Problem to solve
Find each line below that contains the string "list", and copy every such line in full. Matching is case-sensitive.

Records provided

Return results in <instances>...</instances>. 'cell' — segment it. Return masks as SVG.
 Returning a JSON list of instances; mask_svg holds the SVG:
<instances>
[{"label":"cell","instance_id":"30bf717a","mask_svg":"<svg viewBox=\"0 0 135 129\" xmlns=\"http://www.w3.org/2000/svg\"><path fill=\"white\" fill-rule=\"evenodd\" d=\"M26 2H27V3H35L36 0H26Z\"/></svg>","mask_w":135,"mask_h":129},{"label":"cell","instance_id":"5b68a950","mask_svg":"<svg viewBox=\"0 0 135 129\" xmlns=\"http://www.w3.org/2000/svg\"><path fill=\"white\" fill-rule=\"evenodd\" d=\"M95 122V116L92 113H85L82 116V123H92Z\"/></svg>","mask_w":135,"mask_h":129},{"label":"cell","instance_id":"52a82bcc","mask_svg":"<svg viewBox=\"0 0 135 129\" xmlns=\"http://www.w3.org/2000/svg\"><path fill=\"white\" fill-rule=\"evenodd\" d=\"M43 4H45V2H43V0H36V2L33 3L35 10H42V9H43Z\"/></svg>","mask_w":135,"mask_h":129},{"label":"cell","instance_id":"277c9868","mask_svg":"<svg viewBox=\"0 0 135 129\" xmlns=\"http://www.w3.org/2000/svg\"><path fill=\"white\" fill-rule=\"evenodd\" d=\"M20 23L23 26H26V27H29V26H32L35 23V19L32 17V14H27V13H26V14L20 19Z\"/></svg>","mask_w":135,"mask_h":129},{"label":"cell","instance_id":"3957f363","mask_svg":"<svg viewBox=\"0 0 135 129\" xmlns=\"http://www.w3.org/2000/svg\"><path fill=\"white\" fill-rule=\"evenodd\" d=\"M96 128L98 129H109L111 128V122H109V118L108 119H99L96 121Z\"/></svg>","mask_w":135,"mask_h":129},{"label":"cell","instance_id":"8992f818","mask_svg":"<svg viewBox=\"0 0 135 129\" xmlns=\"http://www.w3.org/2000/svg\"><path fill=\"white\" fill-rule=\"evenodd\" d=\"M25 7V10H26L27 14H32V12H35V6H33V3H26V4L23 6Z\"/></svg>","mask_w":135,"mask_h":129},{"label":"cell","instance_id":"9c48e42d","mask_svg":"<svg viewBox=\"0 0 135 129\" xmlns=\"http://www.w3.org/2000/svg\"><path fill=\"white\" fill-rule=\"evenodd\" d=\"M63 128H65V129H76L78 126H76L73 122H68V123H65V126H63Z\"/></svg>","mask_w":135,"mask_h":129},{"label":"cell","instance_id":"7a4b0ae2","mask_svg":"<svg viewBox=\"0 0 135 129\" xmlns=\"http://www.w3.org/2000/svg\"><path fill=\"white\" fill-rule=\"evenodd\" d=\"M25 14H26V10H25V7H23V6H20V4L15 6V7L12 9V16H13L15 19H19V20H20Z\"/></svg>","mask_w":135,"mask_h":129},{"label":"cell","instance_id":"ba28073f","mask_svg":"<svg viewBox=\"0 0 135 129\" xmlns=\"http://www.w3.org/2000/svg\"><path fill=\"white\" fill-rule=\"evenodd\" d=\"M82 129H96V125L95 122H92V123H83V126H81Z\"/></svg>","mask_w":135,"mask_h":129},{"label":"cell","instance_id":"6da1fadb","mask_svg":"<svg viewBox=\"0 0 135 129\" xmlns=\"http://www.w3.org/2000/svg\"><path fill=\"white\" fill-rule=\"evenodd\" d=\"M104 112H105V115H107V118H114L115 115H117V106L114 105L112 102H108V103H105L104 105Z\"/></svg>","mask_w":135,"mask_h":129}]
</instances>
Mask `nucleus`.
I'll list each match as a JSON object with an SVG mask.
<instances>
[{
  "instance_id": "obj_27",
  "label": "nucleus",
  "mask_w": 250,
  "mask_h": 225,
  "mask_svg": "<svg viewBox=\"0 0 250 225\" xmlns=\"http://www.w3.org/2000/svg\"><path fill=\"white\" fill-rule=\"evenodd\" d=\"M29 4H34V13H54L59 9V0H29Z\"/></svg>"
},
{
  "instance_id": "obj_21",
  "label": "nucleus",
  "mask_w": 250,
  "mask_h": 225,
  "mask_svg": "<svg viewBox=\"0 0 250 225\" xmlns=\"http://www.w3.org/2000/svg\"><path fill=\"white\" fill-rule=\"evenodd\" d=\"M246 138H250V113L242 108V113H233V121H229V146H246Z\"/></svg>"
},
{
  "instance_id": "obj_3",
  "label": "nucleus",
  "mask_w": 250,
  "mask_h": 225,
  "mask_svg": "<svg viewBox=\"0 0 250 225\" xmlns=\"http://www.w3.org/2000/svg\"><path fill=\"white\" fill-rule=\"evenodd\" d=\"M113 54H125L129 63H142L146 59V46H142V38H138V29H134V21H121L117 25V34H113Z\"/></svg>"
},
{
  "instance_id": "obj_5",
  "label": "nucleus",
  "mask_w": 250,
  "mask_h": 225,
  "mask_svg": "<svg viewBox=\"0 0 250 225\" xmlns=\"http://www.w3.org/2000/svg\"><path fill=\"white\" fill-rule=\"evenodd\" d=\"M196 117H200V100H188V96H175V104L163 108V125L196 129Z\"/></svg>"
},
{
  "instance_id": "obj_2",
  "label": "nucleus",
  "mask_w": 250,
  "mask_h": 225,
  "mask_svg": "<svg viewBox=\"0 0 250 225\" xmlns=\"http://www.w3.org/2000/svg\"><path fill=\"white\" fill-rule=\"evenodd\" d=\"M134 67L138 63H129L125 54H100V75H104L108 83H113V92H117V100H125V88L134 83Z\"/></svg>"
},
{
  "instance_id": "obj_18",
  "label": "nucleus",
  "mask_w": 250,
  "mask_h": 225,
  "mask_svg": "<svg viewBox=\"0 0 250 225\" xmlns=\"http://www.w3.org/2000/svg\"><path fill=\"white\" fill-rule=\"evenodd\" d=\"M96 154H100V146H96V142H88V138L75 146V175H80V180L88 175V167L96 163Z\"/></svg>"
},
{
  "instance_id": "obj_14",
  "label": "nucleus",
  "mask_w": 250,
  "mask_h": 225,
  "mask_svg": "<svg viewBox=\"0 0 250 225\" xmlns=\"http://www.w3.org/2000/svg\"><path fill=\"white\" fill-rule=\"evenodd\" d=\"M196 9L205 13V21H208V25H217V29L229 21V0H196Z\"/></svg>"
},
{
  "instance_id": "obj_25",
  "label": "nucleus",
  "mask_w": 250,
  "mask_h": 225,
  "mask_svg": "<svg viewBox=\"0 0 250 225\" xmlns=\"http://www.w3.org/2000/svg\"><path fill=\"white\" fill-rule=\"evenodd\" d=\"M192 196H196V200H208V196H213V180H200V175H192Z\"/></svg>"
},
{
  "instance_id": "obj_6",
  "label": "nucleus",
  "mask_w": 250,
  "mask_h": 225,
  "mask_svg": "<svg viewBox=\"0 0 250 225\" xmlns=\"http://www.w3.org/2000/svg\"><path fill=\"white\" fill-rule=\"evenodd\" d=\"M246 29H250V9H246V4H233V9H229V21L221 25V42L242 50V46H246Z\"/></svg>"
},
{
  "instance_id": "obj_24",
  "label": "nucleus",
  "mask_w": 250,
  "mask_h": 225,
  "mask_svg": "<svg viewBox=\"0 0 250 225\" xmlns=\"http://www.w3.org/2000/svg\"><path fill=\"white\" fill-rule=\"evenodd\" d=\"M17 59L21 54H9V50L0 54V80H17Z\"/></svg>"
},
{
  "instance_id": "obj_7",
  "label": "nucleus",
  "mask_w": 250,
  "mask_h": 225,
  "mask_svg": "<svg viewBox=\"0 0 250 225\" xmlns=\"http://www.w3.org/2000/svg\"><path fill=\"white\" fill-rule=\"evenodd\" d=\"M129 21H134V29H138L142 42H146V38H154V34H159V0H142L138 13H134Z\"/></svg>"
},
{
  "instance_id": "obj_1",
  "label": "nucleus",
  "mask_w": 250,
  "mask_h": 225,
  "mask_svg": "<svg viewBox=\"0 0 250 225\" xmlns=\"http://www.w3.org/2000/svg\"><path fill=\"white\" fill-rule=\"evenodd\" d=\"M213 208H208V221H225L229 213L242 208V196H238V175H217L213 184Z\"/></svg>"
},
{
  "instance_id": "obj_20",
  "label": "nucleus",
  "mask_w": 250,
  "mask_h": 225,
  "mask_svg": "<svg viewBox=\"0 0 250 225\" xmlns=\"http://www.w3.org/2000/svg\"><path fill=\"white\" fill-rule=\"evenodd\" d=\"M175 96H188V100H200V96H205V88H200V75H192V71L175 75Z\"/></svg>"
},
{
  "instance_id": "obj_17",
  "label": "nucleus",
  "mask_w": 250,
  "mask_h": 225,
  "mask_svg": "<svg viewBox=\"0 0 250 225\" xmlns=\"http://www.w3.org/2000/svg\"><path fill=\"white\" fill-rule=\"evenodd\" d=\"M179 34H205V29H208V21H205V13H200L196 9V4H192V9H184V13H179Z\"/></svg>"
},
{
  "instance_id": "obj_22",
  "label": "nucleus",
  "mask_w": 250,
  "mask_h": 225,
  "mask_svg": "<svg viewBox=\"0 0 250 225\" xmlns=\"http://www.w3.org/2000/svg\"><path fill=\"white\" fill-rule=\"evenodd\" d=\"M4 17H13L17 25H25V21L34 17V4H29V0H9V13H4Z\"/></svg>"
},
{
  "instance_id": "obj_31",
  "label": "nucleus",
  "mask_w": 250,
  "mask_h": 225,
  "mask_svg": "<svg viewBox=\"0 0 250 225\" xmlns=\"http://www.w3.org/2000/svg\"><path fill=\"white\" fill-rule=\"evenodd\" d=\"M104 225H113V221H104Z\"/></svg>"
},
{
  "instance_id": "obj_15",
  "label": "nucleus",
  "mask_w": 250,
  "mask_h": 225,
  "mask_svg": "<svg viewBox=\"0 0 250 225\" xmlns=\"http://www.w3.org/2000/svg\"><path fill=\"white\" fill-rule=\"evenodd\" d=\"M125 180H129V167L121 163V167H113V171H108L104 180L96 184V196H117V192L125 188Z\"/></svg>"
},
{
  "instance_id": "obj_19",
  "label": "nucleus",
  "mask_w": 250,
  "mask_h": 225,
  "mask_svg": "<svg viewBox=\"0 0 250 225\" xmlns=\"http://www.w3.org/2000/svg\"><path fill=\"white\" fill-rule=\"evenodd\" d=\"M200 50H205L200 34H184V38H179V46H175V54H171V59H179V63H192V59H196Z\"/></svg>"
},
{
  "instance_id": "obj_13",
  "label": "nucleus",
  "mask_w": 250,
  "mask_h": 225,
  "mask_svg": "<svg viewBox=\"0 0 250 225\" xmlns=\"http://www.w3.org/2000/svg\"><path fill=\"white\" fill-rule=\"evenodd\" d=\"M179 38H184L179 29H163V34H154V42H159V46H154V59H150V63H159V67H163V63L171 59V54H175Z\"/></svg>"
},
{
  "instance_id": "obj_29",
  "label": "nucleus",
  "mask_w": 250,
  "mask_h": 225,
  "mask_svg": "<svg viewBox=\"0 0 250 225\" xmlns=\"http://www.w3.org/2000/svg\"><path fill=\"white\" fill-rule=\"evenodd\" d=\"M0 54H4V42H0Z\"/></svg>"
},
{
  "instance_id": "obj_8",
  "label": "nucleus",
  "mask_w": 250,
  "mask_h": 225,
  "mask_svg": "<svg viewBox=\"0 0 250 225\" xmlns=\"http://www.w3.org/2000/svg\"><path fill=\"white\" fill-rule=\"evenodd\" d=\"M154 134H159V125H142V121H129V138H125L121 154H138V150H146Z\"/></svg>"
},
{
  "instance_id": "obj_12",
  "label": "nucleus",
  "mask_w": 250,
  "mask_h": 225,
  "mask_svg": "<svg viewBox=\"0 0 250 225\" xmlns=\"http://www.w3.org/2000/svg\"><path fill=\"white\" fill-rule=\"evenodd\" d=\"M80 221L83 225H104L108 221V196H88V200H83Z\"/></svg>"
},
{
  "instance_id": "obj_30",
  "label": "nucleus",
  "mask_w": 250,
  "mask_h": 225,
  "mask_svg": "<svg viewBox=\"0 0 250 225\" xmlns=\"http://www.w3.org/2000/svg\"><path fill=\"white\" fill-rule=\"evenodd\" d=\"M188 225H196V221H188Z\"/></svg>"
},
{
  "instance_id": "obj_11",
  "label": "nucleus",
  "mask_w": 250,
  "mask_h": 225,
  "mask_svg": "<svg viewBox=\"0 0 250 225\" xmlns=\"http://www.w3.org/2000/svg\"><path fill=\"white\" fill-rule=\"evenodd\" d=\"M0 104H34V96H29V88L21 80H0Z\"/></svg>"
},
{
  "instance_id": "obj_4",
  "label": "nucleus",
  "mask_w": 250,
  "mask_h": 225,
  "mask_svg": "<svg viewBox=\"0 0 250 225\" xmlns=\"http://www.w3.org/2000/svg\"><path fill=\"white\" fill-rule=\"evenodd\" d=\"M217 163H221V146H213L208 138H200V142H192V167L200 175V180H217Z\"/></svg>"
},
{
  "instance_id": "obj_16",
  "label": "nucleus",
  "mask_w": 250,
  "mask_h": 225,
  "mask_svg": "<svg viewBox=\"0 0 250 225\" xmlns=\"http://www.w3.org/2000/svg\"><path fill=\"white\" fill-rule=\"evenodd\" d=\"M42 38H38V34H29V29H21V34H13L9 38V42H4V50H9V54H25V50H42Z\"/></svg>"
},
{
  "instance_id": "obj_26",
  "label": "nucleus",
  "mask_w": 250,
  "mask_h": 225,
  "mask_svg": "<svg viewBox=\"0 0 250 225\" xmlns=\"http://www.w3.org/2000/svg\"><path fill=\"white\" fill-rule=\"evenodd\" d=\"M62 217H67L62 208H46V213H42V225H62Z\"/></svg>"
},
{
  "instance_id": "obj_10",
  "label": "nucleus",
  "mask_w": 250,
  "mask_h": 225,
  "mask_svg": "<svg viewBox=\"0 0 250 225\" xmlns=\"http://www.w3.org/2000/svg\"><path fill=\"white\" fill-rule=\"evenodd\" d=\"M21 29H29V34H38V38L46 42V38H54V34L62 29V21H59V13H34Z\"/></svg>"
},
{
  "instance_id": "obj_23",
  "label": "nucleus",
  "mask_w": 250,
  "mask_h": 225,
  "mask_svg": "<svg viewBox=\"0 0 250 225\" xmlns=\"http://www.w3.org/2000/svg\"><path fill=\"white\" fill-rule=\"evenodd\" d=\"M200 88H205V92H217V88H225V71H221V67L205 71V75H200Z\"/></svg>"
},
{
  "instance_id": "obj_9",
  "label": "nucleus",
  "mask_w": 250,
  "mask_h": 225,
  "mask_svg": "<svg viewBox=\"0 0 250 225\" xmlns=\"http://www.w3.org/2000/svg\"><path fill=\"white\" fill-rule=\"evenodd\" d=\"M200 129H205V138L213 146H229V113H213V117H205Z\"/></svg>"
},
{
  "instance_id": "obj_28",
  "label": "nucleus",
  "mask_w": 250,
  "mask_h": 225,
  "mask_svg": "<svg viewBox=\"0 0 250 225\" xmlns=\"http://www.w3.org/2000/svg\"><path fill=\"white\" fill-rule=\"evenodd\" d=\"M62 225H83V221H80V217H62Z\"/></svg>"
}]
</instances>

Result for this exercise
 Returning a JSON list of instances; mask_svg holds the SVG:
I'll list each match as a JSON object with an SVG mask.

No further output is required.